Re: 10MHz, 12.5MHz and Beyond!
Posted: 25 May 2021, 21:33
To go beyond a little past 12 Mhz, that is where you start to rethink other things.
Redesigning the ALU to use a carry-skip adder configuration would likely help because that would allow both carry possibilities to be calculated at the same time with a minor switching delay rather than calculating the nybbles in series. That adds only 2 more chips. Once you get to 20 Mhz, you'd likely need to make adders yourself using many of the fastest AND and XOR gates such as Drass is using in his 100 Mhz TTL/CMOS 6502 project. But that would not be 5v tolerant at all. Once you get really fast, you'd want to split the arithmetic and logic functions into 2 separate units. Or you could distribute the math/logic with even more chips where each operation has its own circuits.
Then you reach the idea of adding another pipeline. That would require a new ROM and inserting registers into the control lines to separate the control unit from the ALU. Theoretically, that should allow for up to 50% more speed, depending on how balanced your latencies are between the stages. By that point, your ROM will be the limiting factor.

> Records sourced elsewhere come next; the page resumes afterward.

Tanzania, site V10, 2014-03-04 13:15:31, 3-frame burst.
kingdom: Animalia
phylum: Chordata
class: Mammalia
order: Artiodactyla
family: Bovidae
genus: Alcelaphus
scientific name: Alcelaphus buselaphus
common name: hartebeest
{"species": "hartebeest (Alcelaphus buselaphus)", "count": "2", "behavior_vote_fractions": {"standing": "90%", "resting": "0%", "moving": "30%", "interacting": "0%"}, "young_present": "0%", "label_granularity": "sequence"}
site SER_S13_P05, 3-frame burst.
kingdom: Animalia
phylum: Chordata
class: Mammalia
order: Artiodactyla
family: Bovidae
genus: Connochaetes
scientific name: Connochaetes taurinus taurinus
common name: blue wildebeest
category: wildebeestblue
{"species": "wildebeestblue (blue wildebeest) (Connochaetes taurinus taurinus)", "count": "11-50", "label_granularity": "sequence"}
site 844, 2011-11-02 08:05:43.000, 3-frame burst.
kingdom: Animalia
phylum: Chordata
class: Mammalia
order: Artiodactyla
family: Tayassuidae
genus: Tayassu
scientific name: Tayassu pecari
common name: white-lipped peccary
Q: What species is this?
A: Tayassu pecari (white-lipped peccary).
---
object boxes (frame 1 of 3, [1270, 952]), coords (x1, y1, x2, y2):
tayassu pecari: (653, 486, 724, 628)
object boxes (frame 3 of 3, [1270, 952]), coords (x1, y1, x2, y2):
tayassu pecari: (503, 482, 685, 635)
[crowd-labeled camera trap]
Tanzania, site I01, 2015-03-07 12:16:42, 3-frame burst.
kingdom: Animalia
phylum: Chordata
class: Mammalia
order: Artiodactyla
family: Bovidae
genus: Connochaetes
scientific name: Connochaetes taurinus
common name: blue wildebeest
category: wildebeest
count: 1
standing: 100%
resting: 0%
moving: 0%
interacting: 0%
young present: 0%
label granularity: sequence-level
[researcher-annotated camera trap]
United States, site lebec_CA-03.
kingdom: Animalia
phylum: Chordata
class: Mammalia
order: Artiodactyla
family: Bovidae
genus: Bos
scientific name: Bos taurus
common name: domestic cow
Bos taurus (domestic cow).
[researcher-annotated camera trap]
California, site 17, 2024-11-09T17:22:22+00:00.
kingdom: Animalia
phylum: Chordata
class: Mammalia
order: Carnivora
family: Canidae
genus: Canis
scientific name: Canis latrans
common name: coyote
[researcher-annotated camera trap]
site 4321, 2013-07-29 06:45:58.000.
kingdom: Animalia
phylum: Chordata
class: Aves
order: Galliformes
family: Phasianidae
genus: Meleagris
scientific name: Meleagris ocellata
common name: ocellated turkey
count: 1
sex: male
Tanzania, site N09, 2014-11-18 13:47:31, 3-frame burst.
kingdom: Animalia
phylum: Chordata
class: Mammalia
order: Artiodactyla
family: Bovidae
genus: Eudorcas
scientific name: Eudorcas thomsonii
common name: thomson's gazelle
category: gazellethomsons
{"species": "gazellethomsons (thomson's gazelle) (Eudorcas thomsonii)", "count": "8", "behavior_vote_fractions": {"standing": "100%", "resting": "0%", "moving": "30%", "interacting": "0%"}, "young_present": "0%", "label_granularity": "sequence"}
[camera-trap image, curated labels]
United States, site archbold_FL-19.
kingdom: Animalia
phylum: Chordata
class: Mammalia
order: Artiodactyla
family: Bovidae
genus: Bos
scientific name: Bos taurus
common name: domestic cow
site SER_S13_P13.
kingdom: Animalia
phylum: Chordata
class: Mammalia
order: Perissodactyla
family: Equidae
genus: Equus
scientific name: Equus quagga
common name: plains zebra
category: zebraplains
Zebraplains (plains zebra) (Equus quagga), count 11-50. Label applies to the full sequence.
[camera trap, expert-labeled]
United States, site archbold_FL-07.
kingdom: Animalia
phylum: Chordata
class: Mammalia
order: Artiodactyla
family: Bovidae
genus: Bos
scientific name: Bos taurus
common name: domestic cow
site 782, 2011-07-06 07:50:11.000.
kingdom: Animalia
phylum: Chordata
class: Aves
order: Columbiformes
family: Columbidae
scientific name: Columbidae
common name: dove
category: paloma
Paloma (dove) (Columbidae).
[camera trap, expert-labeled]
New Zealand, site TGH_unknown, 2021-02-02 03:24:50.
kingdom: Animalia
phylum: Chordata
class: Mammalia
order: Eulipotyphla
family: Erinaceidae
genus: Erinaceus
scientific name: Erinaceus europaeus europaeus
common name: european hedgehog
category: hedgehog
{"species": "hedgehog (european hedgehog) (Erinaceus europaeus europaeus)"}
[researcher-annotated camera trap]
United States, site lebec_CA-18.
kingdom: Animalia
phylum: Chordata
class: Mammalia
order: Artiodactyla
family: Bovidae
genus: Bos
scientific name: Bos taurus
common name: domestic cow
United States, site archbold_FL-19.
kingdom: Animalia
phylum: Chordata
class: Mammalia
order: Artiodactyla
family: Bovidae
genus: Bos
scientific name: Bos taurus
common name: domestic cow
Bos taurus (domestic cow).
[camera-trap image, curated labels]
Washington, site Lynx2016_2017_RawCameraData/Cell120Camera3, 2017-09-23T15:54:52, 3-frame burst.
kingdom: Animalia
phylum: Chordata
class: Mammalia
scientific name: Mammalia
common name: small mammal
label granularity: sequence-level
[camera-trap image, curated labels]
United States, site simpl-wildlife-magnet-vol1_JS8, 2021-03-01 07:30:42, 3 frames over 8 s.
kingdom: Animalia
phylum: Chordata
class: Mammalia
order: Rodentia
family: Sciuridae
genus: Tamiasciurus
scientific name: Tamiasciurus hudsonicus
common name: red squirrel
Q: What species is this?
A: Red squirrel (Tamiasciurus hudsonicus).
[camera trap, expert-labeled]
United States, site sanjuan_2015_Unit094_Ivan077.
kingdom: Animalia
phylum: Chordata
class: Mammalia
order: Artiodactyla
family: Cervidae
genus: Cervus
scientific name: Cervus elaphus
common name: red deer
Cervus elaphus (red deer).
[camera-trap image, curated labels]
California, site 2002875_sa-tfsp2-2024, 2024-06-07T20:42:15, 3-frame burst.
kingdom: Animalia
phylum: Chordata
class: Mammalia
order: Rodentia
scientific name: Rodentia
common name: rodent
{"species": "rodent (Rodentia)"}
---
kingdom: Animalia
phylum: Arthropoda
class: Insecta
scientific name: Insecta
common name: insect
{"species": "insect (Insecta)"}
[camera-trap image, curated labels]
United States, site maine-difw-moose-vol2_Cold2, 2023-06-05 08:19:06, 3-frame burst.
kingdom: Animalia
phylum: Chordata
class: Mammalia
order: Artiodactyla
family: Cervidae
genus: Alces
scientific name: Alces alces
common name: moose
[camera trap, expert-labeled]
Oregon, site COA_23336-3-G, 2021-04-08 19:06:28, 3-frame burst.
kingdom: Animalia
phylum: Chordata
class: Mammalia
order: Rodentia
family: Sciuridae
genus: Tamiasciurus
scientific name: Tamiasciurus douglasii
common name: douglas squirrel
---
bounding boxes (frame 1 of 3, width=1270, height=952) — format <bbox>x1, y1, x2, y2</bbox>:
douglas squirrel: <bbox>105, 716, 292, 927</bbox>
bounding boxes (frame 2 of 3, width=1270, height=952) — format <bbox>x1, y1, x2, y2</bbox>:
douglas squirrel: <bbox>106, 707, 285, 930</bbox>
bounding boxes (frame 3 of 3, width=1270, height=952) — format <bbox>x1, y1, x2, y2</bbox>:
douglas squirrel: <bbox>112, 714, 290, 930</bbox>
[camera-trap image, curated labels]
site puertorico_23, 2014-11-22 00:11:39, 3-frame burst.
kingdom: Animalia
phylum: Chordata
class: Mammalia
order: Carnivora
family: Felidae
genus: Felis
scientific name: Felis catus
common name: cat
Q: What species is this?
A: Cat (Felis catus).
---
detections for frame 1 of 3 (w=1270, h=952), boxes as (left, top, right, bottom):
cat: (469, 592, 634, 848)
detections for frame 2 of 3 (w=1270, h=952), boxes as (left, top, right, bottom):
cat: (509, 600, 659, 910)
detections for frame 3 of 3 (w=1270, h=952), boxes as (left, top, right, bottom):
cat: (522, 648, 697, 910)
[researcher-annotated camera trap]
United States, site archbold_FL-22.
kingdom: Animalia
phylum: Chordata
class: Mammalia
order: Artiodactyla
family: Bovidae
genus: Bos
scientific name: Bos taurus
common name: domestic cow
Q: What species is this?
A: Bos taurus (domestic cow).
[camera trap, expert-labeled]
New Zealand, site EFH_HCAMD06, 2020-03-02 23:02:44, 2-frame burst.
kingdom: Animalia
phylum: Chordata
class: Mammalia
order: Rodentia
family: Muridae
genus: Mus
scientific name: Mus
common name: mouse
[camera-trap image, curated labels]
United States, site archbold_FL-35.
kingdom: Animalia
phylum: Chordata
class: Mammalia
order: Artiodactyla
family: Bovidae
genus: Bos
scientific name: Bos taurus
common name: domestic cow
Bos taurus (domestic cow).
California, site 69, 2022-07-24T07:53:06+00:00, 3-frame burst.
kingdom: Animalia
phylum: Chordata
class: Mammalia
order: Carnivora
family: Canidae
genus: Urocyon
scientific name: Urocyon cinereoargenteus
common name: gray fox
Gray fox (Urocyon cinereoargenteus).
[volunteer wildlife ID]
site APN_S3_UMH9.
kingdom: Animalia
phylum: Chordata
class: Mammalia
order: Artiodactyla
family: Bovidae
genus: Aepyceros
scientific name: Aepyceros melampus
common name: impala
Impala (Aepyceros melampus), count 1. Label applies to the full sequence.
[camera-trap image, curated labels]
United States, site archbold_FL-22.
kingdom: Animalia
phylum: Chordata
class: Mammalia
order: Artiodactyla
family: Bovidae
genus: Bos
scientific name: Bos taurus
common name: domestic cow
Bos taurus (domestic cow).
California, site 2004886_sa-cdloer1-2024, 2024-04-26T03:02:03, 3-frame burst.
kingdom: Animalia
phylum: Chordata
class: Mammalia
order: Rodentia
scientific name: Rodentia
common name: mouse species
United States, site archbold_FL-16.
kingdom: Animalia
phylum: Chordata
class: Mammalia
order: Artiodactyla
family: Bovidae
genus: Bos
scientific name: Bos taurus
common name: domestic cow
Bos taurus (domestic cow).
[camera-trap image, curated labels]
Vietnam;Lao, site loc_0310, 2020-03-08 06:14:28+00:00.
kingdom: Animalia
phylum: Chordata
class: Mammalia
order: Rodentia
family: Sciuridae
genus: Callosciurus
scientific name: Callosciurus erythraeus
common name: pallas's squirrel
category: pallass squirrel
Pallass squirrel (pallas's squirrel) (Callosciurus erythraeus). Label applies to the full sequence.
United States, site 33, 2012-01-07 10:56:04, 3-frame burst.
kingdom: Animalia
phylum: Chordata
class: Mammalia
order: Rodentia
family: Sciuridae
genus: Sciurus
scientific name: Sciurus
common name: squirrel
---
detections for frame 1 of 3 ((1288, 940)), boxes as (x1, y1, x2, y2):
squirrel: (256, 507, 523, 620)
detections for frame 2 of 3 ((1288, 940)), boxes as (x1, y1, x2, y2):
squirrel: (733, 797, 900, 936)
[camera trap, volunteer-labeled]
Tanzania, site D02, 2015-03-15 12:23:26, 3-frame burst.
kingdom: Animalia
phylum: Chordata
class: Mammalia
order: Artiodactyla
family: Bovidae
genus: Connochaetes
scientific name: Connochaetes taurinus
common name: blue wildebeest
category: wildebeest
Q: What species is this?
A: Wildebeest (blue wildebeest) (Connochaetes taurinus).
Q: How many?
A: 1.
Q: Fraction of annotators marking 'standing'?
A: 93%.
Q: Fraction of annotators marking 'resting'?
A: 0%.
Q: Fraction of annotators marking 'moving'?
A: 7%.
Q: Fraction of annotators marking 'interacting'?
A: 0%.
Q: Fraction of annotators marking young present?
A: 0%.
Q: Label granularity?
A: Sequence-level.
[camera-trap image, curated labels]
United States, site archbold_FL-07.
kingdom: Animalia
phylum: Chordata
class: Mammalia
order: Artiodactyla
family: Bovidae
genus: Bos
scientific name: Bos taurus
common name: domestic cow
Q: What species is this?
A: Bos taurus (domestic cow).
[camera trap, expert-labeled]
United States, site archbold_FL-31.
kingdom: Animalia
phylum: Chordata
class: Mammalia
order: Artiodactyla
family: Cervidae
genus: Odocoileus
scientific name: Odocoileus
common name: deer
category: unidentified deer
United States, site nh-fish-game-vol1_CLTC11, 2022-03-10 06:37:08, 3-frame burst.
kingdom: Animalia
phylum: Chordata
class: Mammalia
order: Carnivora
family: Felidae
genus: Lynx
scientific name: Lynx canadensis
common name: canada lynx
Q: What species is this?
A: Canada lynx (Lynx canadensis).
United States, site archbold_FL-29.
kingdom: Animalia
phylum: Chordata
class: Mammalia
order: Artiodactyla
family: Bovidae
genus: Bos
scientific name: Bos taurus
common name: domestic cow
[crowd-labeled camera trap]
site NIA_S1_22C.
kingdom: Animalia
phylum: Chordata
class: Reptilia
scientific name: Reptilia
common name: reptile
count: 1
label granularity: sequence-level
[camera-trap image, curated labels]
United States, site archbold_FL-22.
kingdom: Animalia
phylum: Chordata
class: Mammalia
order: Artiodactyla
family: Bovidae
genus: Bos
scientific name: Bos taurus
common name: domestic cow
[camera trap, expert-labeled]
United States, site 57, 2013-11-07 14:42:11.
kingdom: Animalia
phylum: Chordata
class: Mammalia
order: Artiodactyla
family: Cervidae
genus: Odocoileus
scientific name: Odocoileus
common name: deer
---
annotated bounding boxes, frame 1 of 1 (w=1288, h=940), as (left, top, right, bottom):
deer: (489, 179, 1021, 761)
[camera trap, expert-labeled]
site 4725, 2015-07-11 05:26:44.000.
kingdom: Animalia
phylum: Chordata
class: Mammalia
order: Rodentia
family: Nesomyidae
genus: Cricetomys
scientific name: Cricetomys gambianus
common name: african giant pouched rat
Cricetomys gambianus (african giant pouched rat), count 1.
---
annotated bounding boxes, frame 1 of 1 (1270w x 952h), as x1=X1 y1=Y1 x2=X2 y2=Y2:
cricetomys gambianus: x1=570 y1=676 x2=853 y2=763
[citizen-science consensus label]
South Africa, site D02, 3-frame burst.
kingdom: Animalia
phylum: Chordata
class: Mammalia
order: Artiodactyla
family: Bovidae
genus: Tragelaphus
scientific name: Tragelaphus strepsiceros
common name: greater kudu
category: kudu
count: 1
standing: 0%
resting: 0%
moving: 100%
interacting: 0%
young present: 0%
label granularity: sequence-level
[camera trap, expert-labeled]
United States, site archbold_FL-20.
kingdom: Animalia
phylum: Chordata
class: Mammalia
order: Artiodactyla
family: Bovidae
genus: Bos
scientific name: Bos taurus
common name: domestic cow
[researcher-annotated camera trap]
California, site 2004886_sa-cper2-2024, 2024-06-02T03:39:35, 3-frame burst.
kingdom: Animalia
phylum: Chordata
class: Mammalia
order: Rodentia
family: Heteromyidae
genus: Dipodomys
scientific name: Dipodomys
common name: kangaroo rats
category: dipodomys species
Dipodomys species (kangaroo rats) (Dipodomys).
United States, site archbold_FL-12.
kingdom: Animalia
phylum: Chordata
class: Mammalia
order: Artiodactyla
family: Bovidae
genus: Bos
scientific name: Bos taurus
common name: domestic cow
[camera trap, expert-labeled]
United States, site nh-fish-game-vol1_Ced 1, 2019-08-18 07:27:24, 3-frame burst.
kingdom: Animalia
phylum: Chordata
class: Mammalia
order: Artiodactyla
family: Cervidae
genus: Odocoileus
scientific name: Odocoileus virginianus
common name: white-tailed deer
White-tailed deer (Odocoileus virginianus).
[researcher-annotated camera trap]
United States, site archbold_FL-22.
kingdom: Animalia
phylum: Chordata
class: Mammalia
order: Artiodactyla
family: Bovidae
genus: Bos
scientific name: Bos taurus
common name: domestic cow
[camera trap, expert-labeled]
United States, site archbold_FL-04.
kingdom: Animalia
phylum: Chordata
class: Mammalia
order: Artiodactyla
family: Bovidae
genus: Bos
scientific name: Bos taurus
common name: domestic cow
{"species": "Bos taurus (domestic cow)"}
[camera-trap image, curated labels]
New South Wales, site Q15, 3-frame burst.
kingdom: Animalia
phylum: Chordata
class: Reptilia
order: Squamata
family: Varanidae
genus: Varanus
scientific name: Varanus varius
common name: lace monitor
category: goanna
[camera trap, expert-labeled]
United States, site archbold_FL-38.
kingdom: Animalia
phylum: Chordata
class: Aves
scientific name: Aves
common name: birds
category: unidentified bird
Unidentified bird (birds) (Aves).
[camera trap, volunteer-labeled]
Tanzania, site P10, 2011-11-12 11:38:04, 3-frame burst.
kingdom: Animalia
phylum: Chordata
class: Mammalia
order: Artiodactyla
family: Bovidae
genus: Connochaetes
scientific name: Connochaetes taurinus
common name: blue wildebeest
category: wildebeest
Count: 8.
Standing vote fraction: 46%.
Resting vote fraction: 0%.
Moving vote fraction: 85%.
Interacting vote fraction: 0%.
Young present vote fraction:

When ROM becomes a limiting factor, one can add the fastest 16-bit SRAM and have a circuit to copy the ROM to the SRAM on boot and then execute out of the ROM shadow SRAM. So with a 3-stage pipeline and 40 ns SRAM shadowing the ROM, that would put you closer to 25 Mhz. If you are not afraid of 3.3v and lower voltages or SMTs, you might find 8-10 ns SRAM (with a theoretical maximum of 100-120 Mhz, depending on the other stages).
If one is not interested in native mode compatibility, they might be able to rework the ISA to help simplify the control unit. That would be incompatible with what we have, but you could still have vCPU compatibility. Finding a way around chaining decoders would be desirable. If you can't avoid that, then maybe one could borrow a cue from the carry-skip adder arrangement and calculate multiple values at the same time and use a "switch" (multiplexer) to put the correct one on the bus as determined by the earlier decoder.
Of course, the clock rate is not everything. Other speedups will be fruitful. The line repeater would allow you to use mode 4 all the time. Separating the video generation from the CPU would be helpful too. Doing that will increase performance at lower clock rates, but depending on how you do it, that could limit higher clock rates (unless you get more sophisticated with caches). More usable native opcodes would help gain speed through improving code density. Adding more registers and instructions that work with multiple data would speed up things, as would being able to run multiple instructions at the same time. More cores could help, but that depends on the software.
Redesigning the ALU to use a carry-skip adder configuration would likely help because that would allow both carry possibilities to be calculated at the same time with a minor switching delay rather than calculating the nybbles in series. That adds only 2 more chips. Once you get to 20 Mhz, you'd likely need to make adders yourself using many of the fastest AND and XOR gates such as Drass is using in his 100 Mhz TTL/CMOS 6502 project. But that would not be 5v tolerant at all. Once you get really fast, you'd want to split the arithmetic and logic functions into 2 separate units. Or you could distribute the math/logic with even more chips where each operation has its own circuits.
Then you reach the idea of adding another pipeline. That would require a new ROM and inserting registers into the control lines to separate the control unit from the ALU. Theoretically, that should allow for up to 50% more speed, depending on how balanced your latencies are between the stages. By that point, your ROM will be the limiting factor.
When ROM becomes a limiting factor, one can add the fastest 16-bit SRAM and have a circuit to copy the ROM to the SRAM on boot and then execute out of the ROM shadow SRAM. So with a 3-stage pipeline and 40 ns SRAM shadowing the ROM, that would put you closer to 25 Mhz. If you are not afraid of 3.3v and lower voltages or SMTs, you might find 8-10 ns SRAM (with a theoretical maximum of 100-120 Mhz, depending on the other stages).
If one is not interested in native mode compatibility, they might be able to rework the ISA to help simplify the control unit. That would be incompatible with what we have, but you could still have vCPU compatibility. Finding a way around chaining decoders would be desirable. If you can't avoid that, then maybe one could borrow a cue from the carry-skip adder arrangement and calculate multiple values at the same time and use a "switch" (multiplexer) to put the correct one on the bus as determined by the earlier decoder.
Of course, the clock rate is not everything. Other speedups will be fruitful. The line repeater would allow you to use mode 4 all the time. Separating the video generation from the CPU would be helpful too. Doing that will increase performance at lower clock rates, but depending on how you do it, that could limit higher clock rates (unless you get more sophisticated with caches). More usable native opcodes would help gain speed through improving code density. Adding more registers and instructions that work with multiple data would speed up things, as would being able to run multiple instructions at the same time. More cores could help, but that depends on the software.